The analysis of the viability of MDA-MB-231and MCF-10A cells in response to OdDHL confirmed our hypotheses that there would be reduced MDA-MB-231 response to OdDHL treatment in both hypoxia and in 3D while MCF-10A cells would show no such changes. Our 2D/normoxia results are consistent with published literature , while our other conditions provide further insight into the interaction of OdDHL with other tumor microenvironment factors. As we anticipated, malignant cells cultured in a 3D environment had the highest relative viability (Fig 1) with OdDHL treatment as compared to cells in 2D. Cells in hypoxia also had increased relative viability with OdDHL treatment as compared to those in normoxia (Fig 1). Thus, we found that OdDHL preferentially affects MDA-MB-231 cells as compared to MCF-10A cells and this effect is blunted by both hypoxia and 3D culture. This result parallels the common finding that tumor cells are more resistant to chemotherapies when studied in 3D and/or hypoxic conditions [27, 31–34], and suggests that these conditions also represent a more physiologically relevant context for the testing of the impact of microbial factors in the tumor microenvironment.

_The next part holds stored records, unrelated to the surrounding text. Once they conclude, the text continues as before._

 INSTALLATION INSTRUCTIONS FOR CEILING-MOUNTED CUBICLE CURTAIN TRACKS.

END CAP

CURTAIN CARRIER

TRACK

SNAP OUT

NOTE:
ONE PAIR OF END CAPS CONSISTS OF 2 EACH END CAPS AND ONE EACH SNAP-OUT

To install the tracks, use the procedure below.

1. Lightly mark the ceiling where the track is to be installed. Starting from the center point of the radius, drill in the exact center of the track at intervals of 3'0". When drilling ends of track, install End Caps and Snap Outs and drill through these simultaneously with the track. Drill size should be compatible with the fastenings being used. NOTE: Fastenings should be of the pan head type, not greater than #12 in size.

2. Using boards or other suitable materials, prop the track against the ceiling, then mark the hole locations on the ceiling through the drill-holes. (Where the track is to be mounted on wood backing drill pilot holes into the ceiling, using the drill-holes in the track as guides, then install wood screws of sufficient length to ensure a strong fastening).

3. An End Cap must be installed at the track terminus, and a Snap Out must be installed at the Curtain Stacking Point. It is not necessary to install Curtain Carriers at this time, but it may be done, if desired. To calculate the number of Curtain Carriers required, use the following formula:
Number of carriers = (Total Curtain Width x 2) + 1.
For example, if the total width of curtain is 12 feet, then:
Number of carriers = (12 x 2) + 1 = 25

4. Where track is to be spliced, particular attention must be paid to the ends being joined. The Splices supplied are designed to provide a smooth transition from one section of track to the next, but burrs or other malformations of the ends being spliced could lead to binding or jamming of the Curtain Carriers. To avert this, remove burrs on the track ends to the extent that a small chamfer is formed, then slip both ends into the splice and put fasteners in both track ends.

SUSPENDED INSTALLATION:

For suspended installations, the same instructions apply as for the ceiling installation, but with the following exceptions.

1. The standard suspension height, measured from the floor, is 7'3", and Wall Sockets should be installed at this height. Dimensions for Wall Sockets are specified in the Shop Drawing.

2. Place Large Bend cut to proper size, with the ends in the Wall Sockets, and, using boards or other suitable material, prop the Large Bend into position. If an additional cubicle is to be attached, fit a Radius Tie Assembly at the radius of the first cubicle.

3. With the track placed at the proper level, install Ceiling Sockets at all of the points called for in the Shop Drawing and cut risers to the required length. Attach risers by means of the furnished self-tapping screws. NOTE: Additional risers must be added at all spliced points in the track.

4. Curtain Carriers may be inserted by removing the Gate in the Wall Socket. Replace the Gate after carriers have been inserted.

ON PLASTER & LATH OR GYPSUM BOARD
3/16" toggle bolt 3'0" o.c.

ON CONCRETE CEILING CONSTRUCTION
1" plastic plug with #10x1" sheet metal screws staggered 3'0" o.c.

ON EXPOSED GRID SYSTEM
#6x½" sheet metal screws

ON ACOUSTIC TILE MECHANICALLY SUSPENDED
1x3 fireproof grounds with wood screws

We showed that the selective effect of OdDHL on the viability of breast cancer cells is significantly mitigated by two key hallmarks of the tumor microenvironment: hypoxia and stiff ECM. It is important to note that, although there was a blunted response to OdDHL treatment for MDA-MB-231 cells in hypoxia and in 3D, there was still a significant decrease in proliferation and viability, and a significant increase in necrosis with treatment. The intermediary response of MCF-DCIS.com may demonstrate a differential role of microenvironmental bacterial factors over the course of breast cancer progression. Thus, further exploration of microbiome-tumor interactions and OdDHL as a potential therapy is merited.